Además, los mitayeros (cazadores) y pescadores creen que si escuchan el canto de la Chicua, es porque sus parejas les están siendo infieles durante sus ausencias.

Cuenta la leyenda que una epidemia estaba acabando con la gente de una comunidad nativa. Que la madre de dos niños, sintiéndose con los primeros síntomas de la enfermedad, quiso salvar del mal a sus pequeños y entonces los llevó un monte lejano y los dejó en ese lugar. Cerca había una linda quebrada, abundante en peces y árboles frutales. Con gran pena los dejó, sabiendo que no los volvería a ver más. Ellos jugaron, comieron frutos y se bañaron en la quebradita, pero ya en la noche sintieron la falta de su madre y partieron en su búsqueda, sin embargo se perdieron en el monte.

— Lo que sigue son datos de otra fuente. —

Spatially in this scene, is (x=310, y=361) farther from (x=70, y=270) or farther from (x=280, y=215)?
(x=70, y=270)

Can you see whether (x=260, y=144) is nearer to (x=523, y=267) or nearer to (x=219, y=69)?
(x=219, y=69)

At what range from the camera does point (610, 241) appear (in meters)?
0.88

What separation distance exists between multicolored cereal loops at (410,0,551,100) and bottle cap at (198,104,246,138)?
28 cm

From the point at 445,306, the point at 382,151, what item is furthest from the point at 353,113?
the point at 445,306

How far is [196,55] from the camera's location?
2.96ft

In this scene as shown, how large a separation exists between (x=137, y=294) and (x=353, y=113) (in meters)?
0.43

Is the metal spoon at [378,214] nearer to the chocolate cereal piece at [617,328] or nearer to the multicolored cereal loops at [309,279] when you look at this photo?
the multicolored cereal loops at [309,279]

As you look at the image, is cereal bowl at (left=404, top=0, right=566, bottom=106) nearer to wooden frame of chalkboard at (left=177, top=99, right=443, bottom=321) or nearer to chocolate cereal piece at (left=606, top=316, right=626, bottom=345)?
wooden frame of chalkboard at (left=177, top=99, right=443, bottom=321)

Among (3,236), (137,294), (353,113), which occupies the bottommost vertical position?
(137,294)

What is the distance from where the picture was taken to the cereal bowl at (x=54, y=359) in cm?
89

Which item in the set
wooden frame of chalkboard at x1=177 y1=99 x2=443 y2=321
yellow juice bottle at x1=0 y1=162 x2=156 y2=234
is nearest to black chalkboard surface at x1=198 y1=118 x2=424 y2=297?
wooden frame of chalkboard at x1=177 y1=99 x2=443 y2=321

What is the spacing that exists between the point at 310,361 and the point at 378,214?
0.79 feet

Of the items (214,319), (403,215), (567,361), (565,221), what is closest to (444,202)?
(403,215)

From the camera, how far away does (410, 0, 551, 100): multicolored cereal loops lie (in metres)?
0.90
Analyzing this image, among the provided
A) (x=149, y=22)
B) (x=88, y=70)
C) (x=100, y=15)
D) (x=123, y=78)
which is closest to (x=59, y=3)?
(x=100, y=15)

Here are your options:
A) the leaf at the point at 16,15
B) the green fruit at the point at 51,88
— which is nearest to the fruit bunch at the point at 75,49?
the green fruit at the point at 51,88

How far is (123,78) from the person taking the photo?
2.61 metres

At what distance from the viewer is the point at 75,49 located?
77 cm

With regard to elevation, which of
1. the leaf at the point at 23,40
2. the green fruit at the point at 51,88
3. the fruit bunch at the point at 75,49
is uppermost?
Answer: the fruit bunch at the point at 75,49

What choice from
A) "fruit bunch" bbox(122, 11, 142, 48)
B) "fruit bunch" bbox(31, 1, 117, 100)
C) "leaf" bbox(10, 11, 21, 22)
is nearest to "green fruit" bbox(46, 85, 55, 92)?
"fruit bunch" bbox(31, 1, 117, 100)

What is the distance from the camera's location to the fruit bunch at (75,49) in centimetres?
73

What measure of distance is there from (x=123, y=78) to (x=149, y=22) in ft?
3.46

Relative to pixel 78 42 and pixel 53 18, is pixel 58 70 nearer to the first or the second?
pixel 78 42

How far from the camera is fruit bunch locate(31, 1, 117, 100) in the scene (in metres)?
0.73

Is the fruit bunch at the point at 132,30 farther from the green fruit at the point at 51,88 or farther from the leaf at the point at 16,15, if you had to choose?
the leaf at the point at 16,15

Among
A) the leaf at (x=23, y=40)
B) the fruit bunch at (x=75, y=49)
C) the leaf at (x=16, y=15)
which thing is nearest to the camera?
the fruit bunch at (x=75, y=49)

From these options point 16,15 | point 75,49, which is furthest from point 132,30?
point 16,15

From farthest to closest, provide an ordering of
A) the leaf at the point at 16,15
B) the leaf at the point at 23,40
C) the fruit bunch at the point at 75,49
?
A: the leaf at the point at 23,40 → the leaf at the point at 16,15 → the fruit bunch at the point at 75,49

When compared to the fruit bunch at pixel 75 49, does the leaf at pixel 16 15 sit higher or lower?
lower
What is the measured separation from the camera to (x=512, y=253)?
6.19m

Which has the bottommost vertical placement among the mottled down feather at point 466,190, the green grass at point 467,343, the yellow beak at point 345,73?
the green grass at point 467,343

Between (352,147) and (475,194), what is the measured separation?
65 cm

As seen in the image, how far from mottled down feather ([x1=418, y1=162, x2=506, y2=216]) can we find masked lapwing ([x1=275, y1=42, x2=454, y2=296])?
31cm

Asustados, llorando de pena decían cómo no ser aves para poder volar donde mamá. Y el dueño del monte tuvo pena y los convirtió en avecitas y ellos volaron, pero cuando llegaron a su pueblo vieron que ya nadie vivía, todos habían muerto. Desde entonces no dejan de volar y volar, y cuando se posan en lo alto de un árbol, cansados de buscar a su madre, hacen oír su canto lastimero: "ayaymamá... ayaymamá..."

Otra versión de esta leyenda es:

La leyenda del Ayaymama, narra el abandono de dos niños en la selva tras perder a la mamá. La madrastra y el padre dejan a su suerte a los menores en la montaña simulando un paseo. Los niños al no poder hallar el camino a casa rompen en llanto. En ese instante aparece la madre naturaleza y los consuela como todo madre a sus hijos y los convierte en pajaritos, y en una noche de luna llena, volaron hasta el techo de la casa de la madrastra y emitieron su canto:

¡Ayaymama!, Huischuhuarca: Nuestra madre ha muerto y nos abandonaron.